Well, that is the way I like to program. I really like #define
clauses because they make your testing easier. And if you want a
different delimiter char ..., just change it. 
Anyway, you are right once again. " is the best delimiter, so I
probably switch to it in next package.

> Also, could the PHRASE_DELIMITER be selected by a switch passed at run time?
> 

Yes. A little of extra code to add...

> 2) I'm not sure I understand when the word position is bumped.  Say I have a sentence that contains "....searchable database of over.....".  The word "of" is a stop/common word and is not indexed.
> 
> So searching for "database of over" fails, which I think should not fail.
>

Yes, it should not fail.
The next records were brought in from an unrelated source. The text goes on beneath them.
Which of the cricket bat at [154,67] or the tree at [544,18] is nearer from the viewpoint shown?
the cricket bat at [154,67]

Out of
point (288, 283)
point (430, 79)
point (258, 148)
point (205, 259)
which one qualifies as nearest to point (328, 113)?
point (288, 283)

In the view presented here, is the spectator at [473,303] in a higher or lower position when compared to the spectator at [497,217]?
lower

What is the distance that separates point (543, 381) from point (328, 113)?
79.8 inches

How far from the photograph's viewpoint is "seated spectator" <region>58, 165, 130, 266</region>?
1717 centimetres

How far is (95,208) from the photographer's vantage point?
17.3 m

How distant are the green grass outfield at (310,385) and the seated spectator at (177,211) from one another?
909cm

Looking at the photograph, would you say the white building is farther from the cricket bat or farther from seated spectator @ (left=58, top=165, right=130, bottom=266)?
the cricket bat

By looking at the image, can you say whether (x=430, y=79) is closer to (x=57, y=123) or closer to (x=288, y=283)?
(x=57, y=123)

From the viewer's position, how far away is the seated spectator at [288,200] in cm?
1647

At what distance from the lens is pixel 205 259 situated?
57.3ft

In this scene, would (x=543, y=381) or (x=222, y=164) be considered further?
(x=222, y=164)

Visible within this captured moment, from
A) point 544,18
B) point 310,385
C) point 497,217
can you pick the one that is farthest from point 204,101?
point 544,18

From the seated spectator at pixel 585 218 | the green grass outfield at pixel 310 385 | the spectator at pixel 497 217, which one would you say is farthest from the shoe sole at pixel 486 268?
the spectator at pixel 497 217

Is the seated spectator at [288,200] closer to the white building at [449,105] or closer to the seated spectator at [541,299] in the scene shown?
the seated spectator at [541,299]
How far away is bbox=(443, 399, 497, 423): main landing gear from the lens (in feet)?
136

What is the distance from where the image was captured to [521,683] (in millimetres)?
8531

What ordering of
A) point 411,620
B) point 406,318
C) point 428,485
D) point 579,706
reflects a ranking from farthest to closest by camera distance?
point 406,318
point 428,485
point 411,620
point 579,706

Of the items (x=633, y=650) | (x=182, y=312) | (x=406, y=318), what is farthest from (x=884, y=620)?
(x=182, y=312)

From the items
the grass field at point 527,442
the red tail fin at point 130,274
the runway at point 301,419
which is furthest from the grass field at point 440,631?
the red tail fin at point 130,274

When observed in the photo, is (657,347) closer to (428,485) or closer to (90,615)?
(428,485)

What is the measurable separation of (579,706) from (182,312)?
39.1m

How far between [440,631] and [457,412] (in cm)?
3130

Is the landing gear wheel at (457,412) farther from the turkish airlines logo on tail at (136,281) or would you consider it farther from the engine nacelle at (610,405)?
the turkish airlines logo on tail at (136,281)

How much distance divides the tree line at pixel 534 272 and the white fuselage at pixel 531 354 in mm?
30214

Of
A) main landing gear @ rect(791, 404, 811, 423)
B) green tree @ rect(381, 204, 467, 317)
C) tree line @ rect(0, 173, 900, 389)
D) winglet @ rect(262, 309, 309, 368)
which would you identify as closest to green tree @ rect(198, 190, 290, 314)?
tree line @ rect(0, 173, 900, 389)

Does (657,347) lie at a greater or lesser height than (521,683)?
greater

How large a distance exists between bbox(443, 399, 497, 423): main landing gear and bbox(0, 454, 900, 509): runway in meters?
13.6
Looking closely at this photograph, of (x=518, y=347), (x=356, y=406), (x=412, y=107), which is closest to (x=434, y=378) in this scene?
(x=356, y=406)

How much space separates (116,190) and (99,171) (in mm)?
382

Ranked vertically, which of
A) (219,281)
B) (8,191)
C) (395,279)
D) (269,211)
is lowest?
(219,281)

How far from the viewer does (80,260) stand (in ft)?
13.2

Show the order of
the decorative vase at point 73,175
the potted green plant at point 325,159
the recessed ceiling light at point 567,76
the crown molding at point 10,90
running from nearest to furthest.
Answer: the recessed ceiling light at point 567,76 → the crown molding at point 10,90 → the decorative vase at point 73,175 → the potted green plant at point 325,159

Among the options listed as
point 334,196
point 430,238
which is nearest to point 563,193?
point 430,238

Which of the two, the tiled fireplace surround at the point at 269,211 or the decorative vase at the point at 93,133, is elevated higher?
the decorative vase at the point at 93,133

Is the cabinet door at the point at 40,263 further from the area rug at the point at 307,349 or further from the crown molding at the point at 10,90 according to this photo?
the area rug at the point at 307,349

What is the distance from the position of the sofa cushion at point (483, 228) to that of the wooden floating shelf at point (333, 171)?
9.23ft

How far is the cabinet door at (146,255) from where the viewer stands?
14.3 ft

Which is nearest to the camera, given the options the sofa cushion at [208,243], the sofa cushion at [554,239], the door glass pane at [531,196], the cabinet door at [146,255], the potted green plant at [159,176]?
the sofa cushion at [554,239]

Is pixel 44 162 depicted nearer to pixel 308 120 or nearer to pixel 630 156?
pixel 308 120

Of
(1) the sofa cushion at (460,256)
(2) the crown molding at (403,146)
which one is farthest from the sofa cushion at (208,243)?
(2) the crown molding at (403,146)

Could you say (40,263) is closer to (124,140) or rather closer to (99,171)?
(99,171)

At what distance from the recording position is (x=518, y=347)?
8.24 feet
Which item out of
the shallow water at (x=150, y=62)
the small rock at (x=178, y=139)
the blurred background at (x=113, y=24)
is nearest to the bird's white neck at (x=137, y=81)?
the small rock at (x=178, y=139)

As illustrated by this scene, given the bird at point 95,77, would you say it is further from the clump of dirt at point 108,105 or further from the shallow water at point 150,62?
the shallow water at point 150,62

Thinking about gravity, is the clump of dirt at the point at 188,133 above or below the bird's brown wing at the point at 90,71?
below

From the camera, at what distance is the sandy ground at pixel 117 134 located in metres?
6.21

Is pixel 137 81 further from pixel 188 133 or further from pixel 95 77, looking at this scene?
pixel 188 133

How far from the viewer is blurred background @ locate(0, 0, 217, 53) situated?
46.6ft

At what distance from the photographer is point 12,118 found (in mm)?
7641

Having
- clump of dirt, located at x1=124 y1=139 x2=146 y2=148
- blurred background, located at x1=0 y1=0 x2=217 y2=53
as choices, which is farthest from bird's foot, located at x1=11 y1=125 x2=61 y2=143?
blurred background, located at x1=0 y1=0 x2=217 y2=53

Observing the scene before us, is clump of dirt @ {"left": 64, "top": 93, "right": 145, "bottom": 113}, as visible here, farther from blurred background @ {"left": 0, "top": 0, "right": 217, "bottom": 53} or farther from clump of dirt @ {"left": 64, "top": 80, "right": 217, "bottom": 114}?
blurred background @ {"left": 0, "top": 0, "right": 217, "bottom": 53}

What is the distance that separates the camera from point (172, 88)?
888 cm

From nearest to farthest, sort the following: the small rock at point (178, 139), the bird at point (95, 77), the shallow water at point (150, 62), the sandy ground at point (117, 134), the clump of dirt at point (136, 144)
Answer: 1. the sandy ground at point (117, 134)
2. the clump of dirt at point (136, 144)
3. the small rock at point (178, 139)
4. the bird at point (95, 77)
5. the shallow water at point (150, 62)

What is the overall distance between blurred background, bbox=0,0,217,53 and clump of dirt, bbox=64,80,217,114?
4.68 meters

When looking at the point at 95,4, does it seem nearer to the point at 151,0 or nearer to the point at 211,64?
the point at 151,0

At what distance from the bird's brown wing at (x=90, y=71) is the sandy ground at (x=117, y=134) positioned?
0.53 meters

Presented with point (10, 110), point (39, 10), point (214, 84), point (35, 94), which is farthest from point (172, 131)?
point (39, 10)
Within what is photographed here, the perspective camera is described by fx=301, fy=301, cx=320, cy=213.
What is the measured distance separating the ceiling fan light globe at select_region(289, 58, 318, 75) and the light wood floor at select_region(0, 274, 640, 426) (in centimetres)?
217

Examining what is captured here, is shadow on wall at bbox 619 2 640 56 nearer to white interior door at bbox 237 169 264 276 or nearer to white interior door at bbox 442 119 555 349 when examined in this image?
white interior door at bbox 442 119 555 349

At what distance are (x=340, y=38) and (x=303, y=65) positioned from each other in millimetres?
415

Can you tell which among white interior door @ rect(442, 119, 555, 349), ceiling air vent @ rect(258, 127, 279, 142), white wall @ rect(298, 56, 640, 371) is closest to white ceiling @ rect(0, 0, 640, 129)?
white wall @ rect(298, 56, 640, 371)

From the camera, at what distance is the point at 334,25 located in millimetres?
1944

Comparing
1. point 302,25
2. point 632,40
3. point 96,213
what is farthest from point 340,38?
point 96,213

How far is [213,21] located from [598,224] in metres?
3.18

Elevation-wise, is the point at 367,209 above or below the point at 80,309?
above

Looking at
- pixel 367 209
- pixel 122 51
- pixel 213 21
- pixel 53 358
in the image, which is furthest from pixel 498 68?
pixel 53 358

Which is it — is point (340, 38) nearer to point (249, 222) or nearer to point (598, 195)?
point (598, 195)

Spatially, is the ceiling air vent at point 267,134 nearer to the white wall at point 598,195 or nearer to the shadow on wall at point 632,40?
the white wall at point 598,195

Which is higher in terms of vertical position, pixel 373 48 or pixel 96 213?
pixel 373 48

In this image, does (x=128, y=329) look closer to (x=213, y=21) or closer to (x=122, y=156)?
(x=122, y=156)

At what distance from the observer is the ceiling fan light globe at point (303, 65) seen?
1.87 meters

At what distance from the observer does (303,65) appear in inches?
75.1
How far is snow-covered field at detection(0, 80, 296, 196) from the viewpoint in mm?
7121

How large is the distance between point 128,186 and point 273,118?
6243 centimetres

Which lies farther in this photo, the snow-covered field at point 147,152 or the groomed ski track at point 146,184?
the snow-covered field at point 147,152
Have you enabled IGNORE_STOWORDS_IN_QUERY? You
need to set it and
if it does not work you have find another bug once again!! Let me take a
look at it... 

> 3) This is an old point with me, but what do you think?  Say a document contains this:  "....photographs, drawings, maps, charts.....".  Should
> 
>      swish-e -w '"photographs, drawings"'
> 
> find that phrase? I think it should, but of course swish is looking for the word "photographs," with a comma, and in my WordCharacters setting, a comma is not part of a word.  I pre-process my input to split up words like swish does so that search works on my CGI front end.  But I still think swish should work that way automatically.
> 

This also apply to 2)
Let's say "photographs" is word n, should "drawings" be word n+1 or n+2?
What do you think?
If drawings is n+1 you will find all "photographs, drawings",
"photographs drawings" and
"photographs and drawings" (remember that "and" is a stopword).
If drawings is n+2 yoou will find nothing unless the parser detects the
"," character and
looks for "photographs precd(2) drawings" (This should read as
"photographs precedes two 
positions the word drawings"). This is not implemented but may be.
So may I bump the word counter with stopwords and/or commas?

> 4) Are you bumping word count on punctuation such as ending periods?  It seems so as I can't seem to search across sentence boundaries.  In retrospect, I think that word position shouldn't be bumped in those cases -- or at least defined in swish.h.
> 
> For example, text "....food; photos...."
> 
> I can search for (not phrased): food photos
> but searching for phrase: "food; photos" or "food photos" fails.
> 
> Do other people see it that way?
> 

Yes, the word count is increased. Perhaps this may also be an option. 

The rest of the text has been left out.